Julien Hall (built 1825) was a building in Boston, Massachusetts, on the corner of Congress Street and Milk Street. It flourished 1825-1843, housing a variety of public events such as lectures by Red Jacket, William Lloyd Garrison; temperance meetings; political meetings; auctions; exhibitions of live animals, portraits by William James Hubard, John H. I. Browere; performances of the "automaton chess player" and the "panharmonicon;" and so on. By 1842 boxer John Sheridan had converted space in the hall into an athletic gymnasium.

The building was known as "Julien Hall" because it had been "built on the land where formerly stood the much noted Julien's Restorator." It was also called "Congress Hall." In 1828 it was described as "a large and convenient edifice ... erected in 1825, by Dr. Edward H. Robbins. ... There are two halls in this building, 55 by 44 feet square; the principal one is 15 feet high, and receives light through the cupola in the centre. These are rented for various purposes, such as public exhibitions, the holding of meetings, &c."
+---+
▶ _JOB 1_: In the Julien Hall passage, who erected the building in 1825?
▶ _JOB 2_: Swap "gymnasium" for "training hall" and write out the Julien Hall passage from "Julien Hall (built" up to and including "an athletic gymnasium.".
▶ _JOB 3_: Carry on the Julien Hall passage from the point where it stops.
The listing comes from a separate source.

▶ _RECORDED DATA_:
+---+
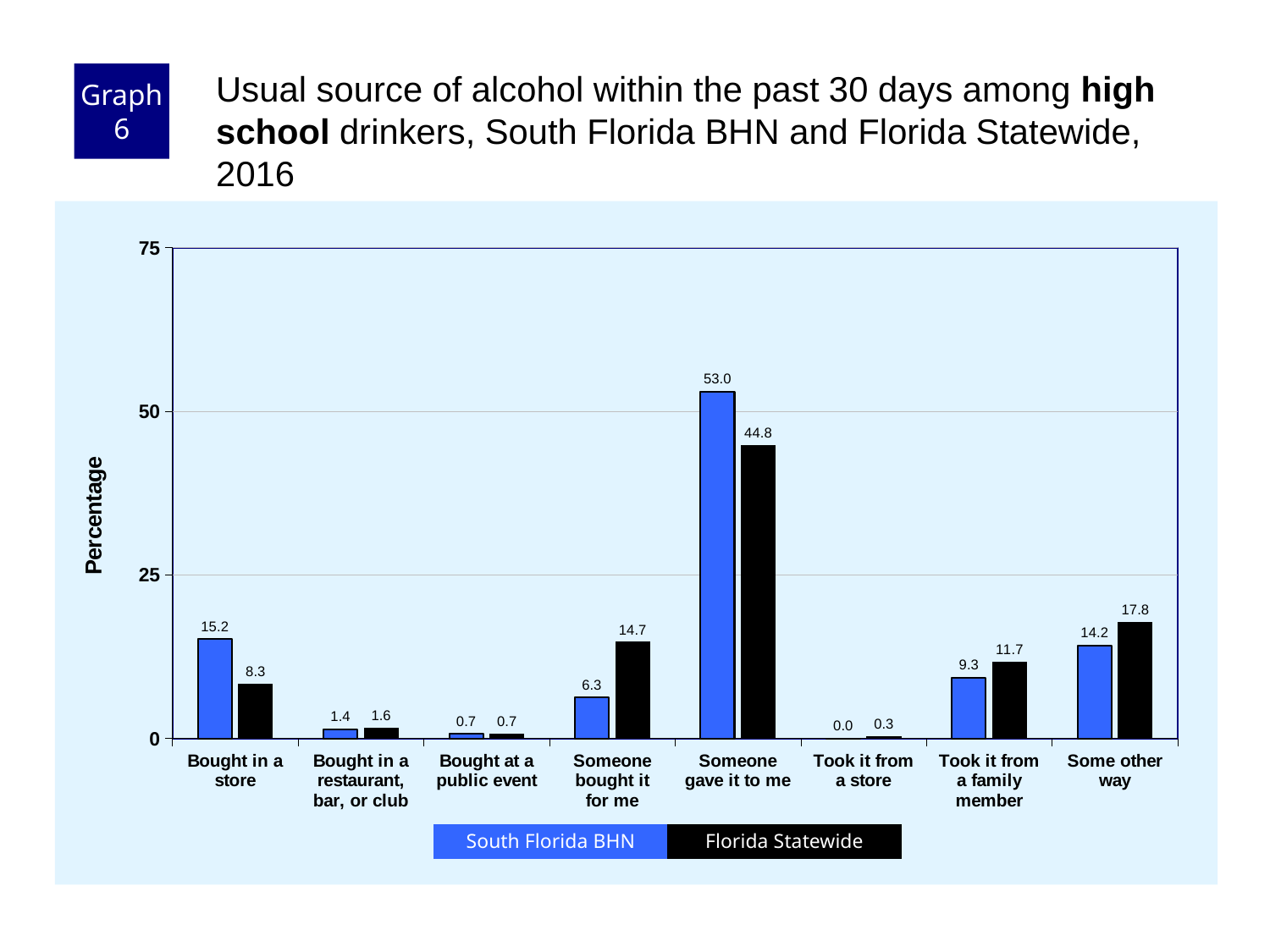
What is the Florida Statewide value for "Bought in a store"? 8.3 What is the Florida Statewide value for "Some other way"? 17.8 For "Someone bought it for me", which is larger: South Florida BHN or Florida Statewide? Florida Statewide How many series does the legend list? 2 What is the South Florida BHN value for "Someone gave it to me"? 53.0 How many categories are shown on the x axis? 8 Which category has the highest South Florida BHN value? Someone gave it to me What kind of chart is shown on the slide? bar chart What is the difference between the South Florida BHN and Florida Statewide values for "Someone gave it to me"? 8.2 Is the Florida Statewide value for "Someone gave it to me" greater or less than 50? less Which category has the lowest South Florida BHN value? Took it from a store What is the label of the y axis? Percentage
+---+
▶ _EXPECTED OUTPUT 1_: Dr. Edward H. Robbins

▶ _EXPECTED OUTPUT 2_:
Julien Hall (built 1825) was a building in Boston, Massachusetts, on the corner of Congress Street and Milk Street. It flourished 1825-1843, housing a variety of public events such as lectures by Red Jacket, William Lloyd Garrison; temperance meetings; political meetings; auctions; exhibitions of live animals, portraits by William James Hubard, John H. I. Browere; performances of the "automaton chess player" and the "panharmonicon;" and so on. By 1842 boxer John Sheridan had converted space in the hall into an athletic training hall.

▶ _EXPECTED OUTPUT 3_:
Events at the Hall

 1825
 "Hubard Gallery" of William James Hubard, silhouette portrait artist (1825-1826). Also on display was John H.I. Browere's portrait bust of Gilbert Stuart
 Panharmonicon
 Oct. - Auction of "Russia goods" by J.L. Cunningham
 Dec. 12 - City election, ward 8
 1826
 Automaton chess player, exhibited by Johann Nepomuk Maelzel
 Nov. 28 - Meeting of supporters of mayor Josiah Quincy
 1827
 March 31 - Temperance meeting
 Dec. 5 - Meeting of the Massachusetts Society for the Suppression of Intemperance
 1829
 April - "Red Jacket. The Indian chief whom Washington in 1792 pronounced 'the flower of the forest' has arrived in this city. ... On Tuesday next he intends to deliver a speech at Julien Hall, in his native tongue."
 1830
 April - Lectures by Robert L. Jennings, "a disciple of Owen, Wright & Co., of New York"
 August - Exhibition of live snakes: "the anaconda, the boa constrictor, and the strangling serpents"
 Oct. 15 - Lecture by William Lloyd Garrison
 Abner Kneeland's "First Society of Free Enquirers" (ca.1830-1834)
 "Robert Dale Owen, the platonic friend of Fanny Wright, is delivering a course of infidel lectures at the Julien Hall in Boston"

 1831
 Newtonian institute: "Courses of lectures will be given in English history, natural history of the animal kingdom, astronomy"
 1833
 July - "Wandering Piper"
 1835
 Jan. 21 - New-England Anti-Slavery Society 3rd annual meeting. "At the close of the meeting, the 'Colored Juvenile Choir, under the direction of Miss Paul,' sang "[s]everal hymns suited to the occasion" in the auditorium, which was 'crowded to suffocation.'"
 May 20 - Theophilus Fisk, "Capital against Labor: an address delivered at Julien Hall before the mechanics of Boston." "The history of the producers of wealth, of the industrious classes, is that of a continual warfare of honesty against fraud, weakness against power, justice against oppression...."
 July - Discussion "between the Rev. Mr. Gurley, agent of the Colonization Society and the Rev. Mr. May, an advocate for immediate emancipation"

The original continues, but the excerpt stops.